My research champions contemporary Canadian clarinet music through performance and links the diversity of Canadian clarinet music to multiculturalism. I am actively seeking new works for the clarinet by Canadian composers and performing, recording, studying, and integrating these pieces into clarinet pedagogy.
My DMA thesis looks at Canadian clarinet music from 1971 to present through the lens of one of Canada’s core values, multiculturalism. Using Canadian clarinet works, I have demonstrated how the depth-of-thought and critical evaluation by the performer, specifically within a Canadian context, is an act of multiculturalism. The act of multiculturalism is working towards a tolerant pluralist society which recognizes the need for cultural accommodation and actively celebrates and thrives on diversity rather than simply acknowledging it as a fact.
DMA Thesis Abstract
Despite the wealth of Canadian clarinet repertoire, there are few studies which champion this music. The majority of studies on Canadian clarinet music focus on pedagogy for student performers. Additionally, there are no studies that look at Canadian music from the perspective of Canadian identity. Canada’s social framework directly impacts its musical output and reflects Canada’s core values including multiculturalism.

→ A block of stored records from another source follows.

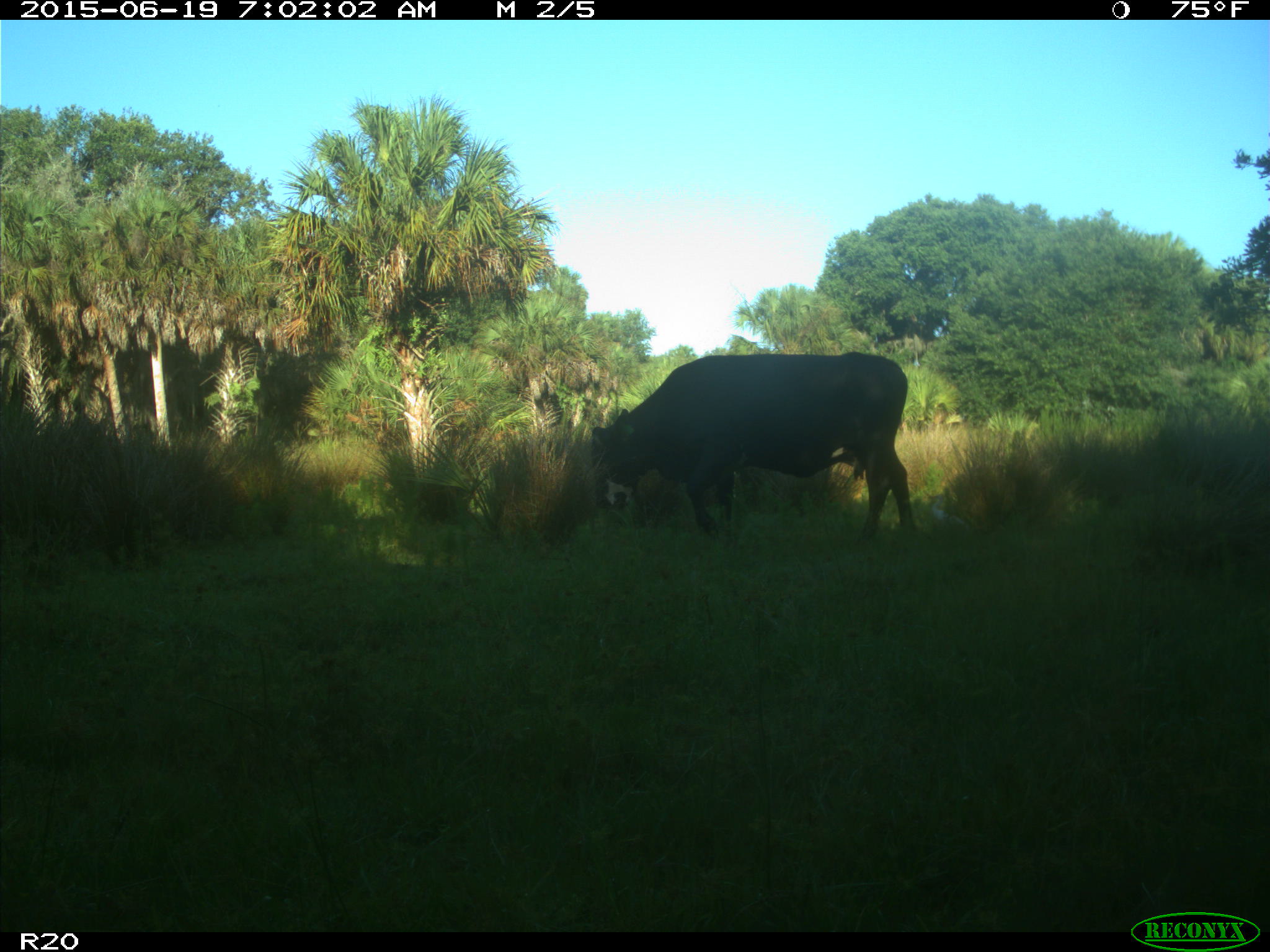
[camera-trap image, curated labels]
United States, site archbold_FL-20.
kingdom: Animalia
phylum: Chordata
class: Mammalia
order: Artiodactyla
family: Bovidae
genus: Bos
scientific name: Bos taurus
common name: domestic cow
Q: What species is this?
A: Bos taurus (domestic cow).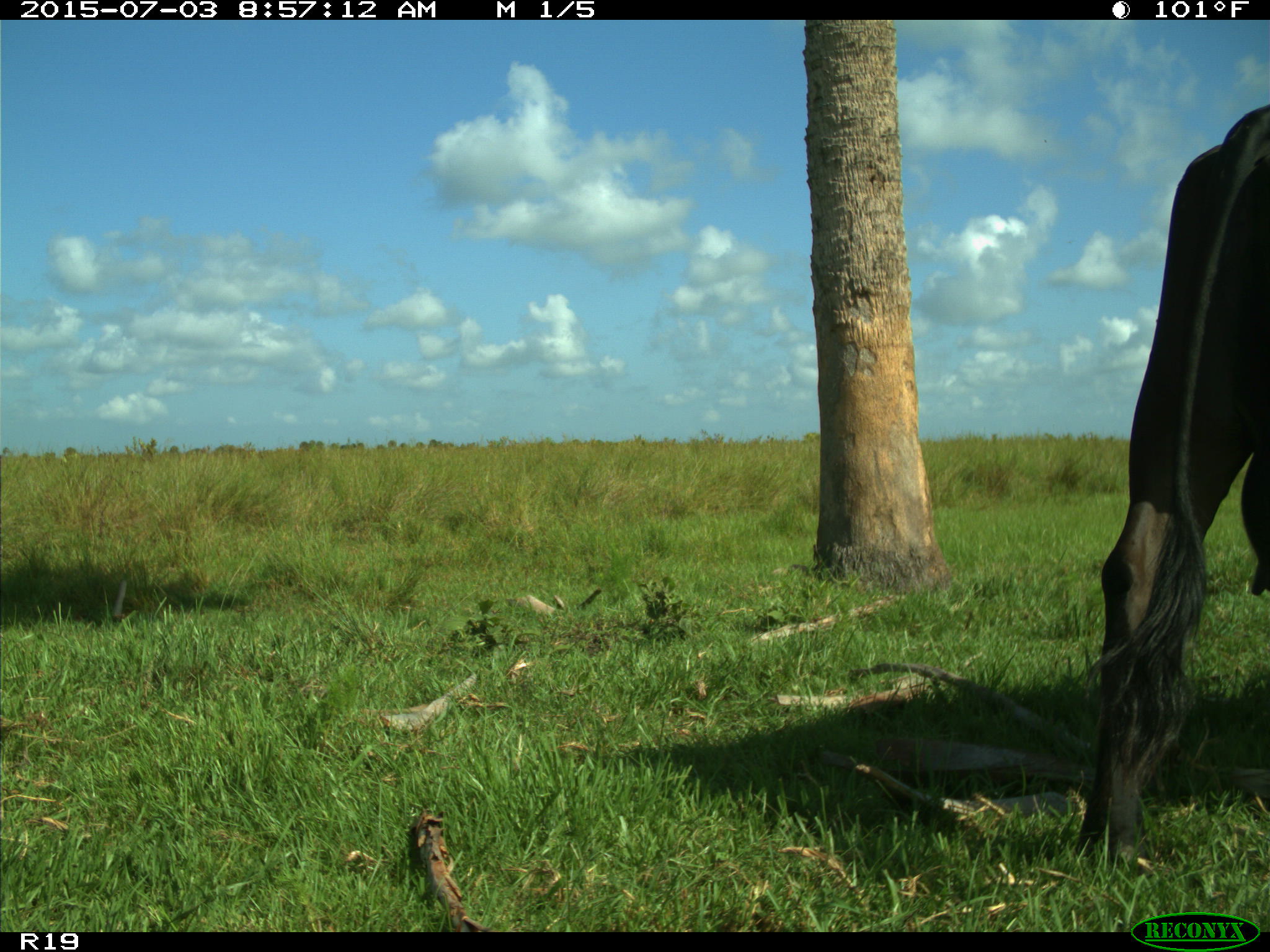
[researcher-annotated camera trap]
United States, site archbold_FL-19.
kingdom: Animalia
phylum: Chordata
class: Mammalia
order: Artiodactyla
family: Bovidae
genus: Bos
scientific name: Bos taurus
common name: domestic cow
Bos taurus (domestic cow).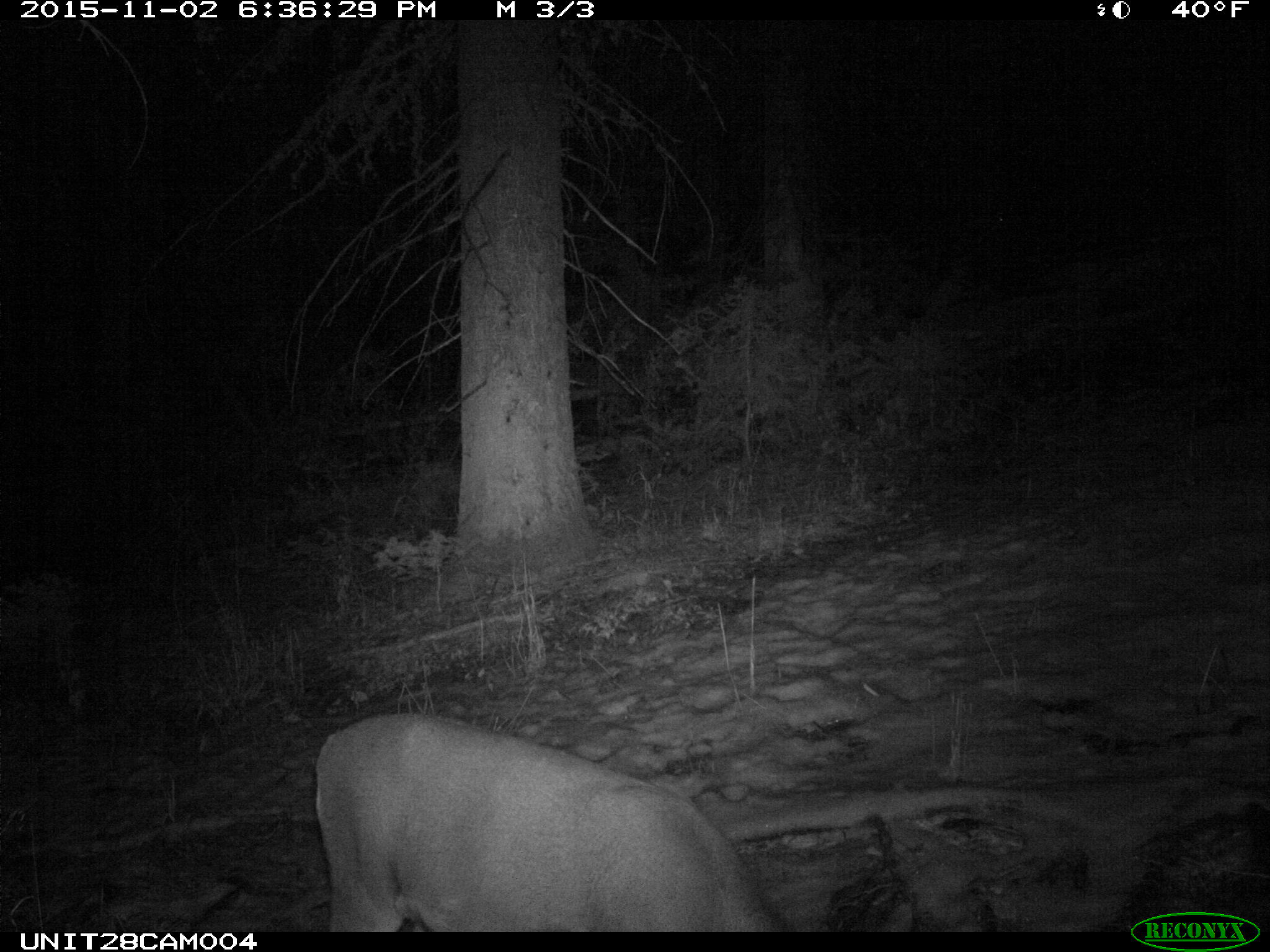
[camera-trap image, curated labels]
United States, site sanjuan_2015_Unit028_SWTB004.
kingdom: Animalia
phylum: Chordata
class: Mammalia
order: Artiodactyla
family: Cervidae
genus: Odocoileus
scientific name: Odocoileus hemionus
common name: mule deer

This study satisfies both of these needs in scholarship. The most comprehensive survey of Canadian clarinet music is an LP album, New for Now Volume 2 Clarinet, compiled and performed by Canadian clarinetist Avraham Galper from 1971. Also in 1971 multiculturalism became government policy and a core Canadian value. Using multiculturalism as a focal point for examining Canadian clarinet repertoire, this study explores the ways in which music performance is a multicultural action rather than simply stating the fact of social pluralism.
Empty Sky by Elliot Weisgarber, Sitpatsimoyi by Robert Rosen, Anerca II by Milton Barnes, and Between the Shore and the Ships by Derek Charke are four Canadian works which use the clarinet as a solo instrument. These works also reflect the ethnocultural groups the Canadian Multiculturalism Act accommodates: immigrants, First Nations, and French-speaking people. Each work is examined from contextual and musical perspectives for representations of ethnocultural identity. Likewise, performance decisions are discussed revealing how performance is a multicultural gesture requiring musical, contextual, and social analysis. The evaluation of these factors are consolidated into performance which musically illustrates an understanding and sensitivity to ethnocultural accommodation and comments on social issues making each performance a multicultural action.